Di
Hongkong,Sumual hanya menyampaikan satu pinta kepada Waraouw. Agar dia bersedia
menemui Soekarno yang tengah merundingkan pampasan perang (dan) tentu sambil plesiran malam disana.
Para Kolonel di Sumatera dan Sulawesi sebenarnya tidak hendak memisahkan diri,
mereka hanya menuntut reformasi. Agar presiden memenuhi permintaan mereka
supaya Bung Hatta dan Sultan HB IX ditunjuk sebagai formatur kabinet yang lebih
mewakili aspirasi daerah. Tuntutan yang dimanipulasi oleh AH Nasution sebagai
separatisme kepada Soekarno. Waraow adalah salah seorang Kolonel kesayangan
Soekarno. Dua kali dia menyelamatkan Soekarno ; pertama menyelamatkan nyawa
Soekarno dari berondongan serdadu Sekutu pada saat pesawat yang ditumpangi Soekarno
mendarat di Surabaya. Dan kedua menyelamatkan kekuasaan Soekarno dari
rongrongan tentara dalam peristiwa 17 Oktober 1952 dengan mendepak Gatot
Soebroto dari TT VII. Warouw menyanggupi permintaan Sumual.
Bagi
Soekarno Jepang sudah seperti tempat peristirahatan di Puncak saja. Tidak
pernah dia menghabiskan waktu kurang dari dua minggu di tanah “saudara tua”

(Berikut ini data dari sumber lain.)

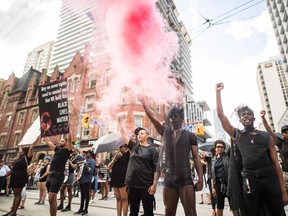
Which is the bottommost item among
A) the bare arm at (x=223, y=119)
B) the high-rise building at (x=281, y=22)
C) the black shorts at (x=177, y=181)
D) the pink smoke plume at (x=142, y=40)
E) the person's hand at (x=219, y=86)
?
the black shorts at (x=177, y=181)

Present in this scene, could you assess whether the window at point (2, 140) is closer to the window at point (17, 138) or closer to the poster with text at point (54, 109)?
the window at point (17, 138)

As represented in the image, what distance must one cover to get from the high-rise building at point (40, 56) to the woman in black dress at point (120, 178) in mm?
119192

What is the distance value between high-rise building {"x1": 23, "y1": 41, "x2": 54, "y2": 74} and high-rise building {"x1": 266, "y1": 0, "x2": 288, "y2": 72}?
103 m

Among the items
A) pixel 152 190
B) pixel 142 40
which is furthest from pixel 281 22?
pixel 152 190

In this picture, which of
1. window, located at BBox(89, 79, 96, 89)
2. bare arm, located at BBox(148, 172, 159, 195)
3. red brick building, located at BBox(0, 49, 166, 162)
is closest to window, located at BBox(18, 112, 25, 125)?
red brick building, located at BBox(0, 49, 166, 162)

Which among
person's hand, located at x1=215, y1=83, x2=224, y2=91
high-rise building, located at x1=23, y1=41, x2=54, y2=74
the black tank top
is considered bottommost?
the black tank top

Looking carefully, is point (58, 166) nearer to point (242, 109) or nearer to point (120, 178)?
point (120, 178)

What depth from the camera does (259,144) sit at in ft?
9.47

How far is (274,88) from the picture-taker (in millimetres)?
101000

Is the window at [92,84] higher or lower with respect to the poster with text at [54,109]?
higher

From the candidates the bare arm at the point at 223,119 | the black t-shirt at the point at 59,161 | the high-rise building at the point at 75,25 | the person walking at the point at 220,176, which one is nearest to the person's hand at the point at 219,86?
the bare arm at the point at 223,119

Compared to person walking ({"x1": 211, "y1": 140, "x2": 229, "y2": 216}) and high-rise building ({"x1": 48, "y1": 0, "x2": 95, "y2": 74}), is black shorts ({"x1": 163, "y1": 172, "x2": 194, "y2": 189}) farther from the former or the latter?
high-rise building ({"x1": 48, "y1": 0, "x2": 95, "y2": 74})

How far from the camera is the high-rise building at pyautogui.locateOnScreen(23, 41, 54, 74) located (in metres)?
113

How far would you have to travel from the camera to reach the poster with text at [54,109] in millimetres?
5766
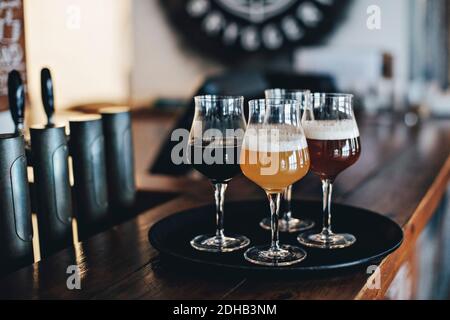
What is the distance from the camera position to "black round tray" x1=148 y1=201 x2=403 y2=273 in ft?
3.47

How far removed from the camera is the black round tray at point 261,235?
1058 mm

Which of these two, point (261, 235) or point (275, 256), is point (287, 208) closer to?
point (261, 235)

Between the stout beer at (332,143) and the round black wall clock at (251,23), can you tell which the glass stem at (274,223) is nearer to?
the stout beer at (332,143)

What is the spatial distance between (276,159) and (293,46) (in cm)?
294

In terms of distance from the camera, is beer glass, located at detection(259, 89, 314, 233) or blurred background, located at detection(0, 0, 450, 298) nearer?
beer glass, located at detection(259, 89, 314, 233)

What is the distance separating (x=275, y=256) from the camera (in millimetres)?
1101

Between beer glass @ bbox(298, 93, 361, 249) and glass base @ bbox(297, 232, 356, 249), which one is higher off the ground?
beer glass @ bbox(298, 93, 361, 249)

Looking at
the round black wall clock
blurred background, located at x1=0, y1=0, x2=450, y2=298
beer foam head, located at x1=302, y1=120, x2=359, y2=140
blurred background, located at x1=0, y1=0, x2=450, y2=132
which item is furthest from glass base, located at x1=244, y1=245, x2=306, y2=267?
the round black wall clock

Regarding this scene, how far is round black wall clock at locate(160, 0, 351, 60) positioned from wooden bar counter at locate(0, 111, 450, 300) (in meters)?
1.45

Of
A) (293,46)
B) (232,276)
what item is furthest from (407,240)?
(293,46)

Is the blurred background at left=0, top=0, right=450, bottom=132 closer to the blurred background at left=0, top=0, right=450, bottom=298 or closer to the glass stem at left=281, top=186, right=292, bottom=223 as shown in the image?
the blurred background at left=0, top=0, right=450, bottom=298

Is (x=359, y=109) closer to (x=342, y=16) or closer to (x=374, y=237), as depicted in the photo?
(x=342, y=16)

itu. Perundingan pampasan perang memang berlarut-larut tetapi tidak ada yang
lebih melarutkan Soekarno dan rombongan dibandingkan dunia malam Tokyo. Hotel
Imperial jadi pilihan penginapan rombongan yang senantiasa berjumlah besar.
Laporan-laporan dari Djuanda tentang kemelut di Sumatera dan Sulawesi tidak
mengurngkan niat Soekarno memperlama plesiran di Jepang. Bagi Soekarno, para
Kolonel yang gelisah itu tidak lebih dari anak-anaknya yang mencari-cari
perhatian sang “Bapak”. Tetapi begitu mendengar kabar tentang Sumual yang
memasuki Jepang menggunakan paspor Inggris dengan nama Herman Nicholas Sumual
berikut lima orang lainnya, Soekarno cemas. Bisikan mampir di telinganya,
Kolonel pembangkang itu tengah merencanakan plot pembunuhan terhadap Soekarno
di Jepang. Apalagi kemudian diketahui bahwa Sumual dan rombongannya menginap di
Hotel Nikatsu yang berada tidak jauh dari Hotel Imperial.